The killing of 817 demonstrators last year was systematic, planned and ordered by officials, says Human Rights Watch, which wants the UN to investigate what are “probably” crimes against humanity.
The leading human rights group spent a year researching footage and interviewing 122 witnesses to six incidents in July and August last year, including the Rabaa Mosque massacre.
At least 817 supporters of the ousted President Morsi and his Muslim Brotherhood party, were killed, but hundreds more are likely to have died in the attacks, said Human Rights Watch (HRW), which compared the attack to the 1989 massacre of protesters around China’s Tiananmen Square. The group said that the security forces’s killing of protesters was ordered by top officials, including Abdel Fatah al-Sisi, who is Egypt’s current president, and was defence minister at the time.

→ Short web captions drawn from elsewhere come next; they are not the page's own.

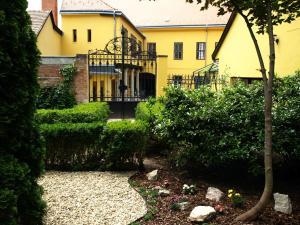 佩奇西多會旅館 (Ciszterci Ház Pécs)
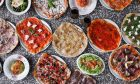 Τα αγαπημένα μας φαγητά σε δύο εκδοχές: η κλασική και η ψαγμένη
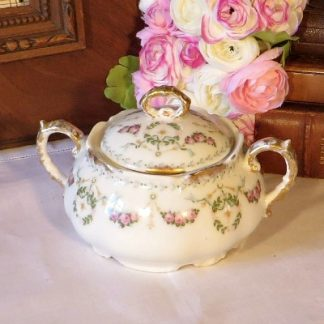 Victorian Covered Floral Sugar Bowl.  Charming Victorian sugar bowl decorated with swags and flowers hi lighted with gold gilding to the edges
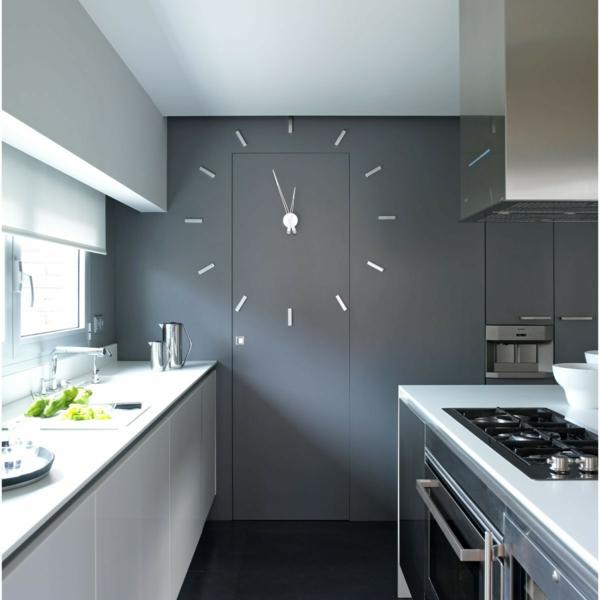 pendule-murale-design-dans-une-cuisine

The nearly 200-page report concludes: “Given the widespread and systematic nature of these killings, and the evidence suggesting that they were part of a
policy to use lethal force against largely unarmed protesters on political grounds, these killings most likely amount to crimes against humanity.”
It called on the UN Human Rights Council to investigate “the mass killings of demonstrators since June 30, 2013”.
Graphic below, from Human Rights Watch, details what it calls the ‘stages of a massacre’ at Rabba square.
Egypt violence: bloody, immoral and very murky:
“By using deadly force against the Muslim Brotherhood, the Egyptian security forces are not only acting immorally but storing up trouble: chances are, some survivors will now turn to terrorism, seeing no future in democracy nor whatever system emerges from the violence.” – read International Editor Lindsey Hilsum’s blog from 16 August last year.
Two members of HRW staff were deported while trying to enter Egypt on Sunday to present the report ahead of the anniversary of the Rabba massacre on Thursday.
In its official response to the report, Egypt’s government told newswired that it was “characterised by negativity and bias” and relied on anonymous witnesses rather than neutral sources.
Egyptian officials, who have deemed the ousted Muslim Brotherhood a terrorist group, have repeatedly said that some protesters were armed and fired at police and soldiers, some of whom have died.
HRW acknowledged that protesters threw rocks and petrol bombs at security forces and a few opened fire. But it said their actions failed to justify the level of force deployed by the state.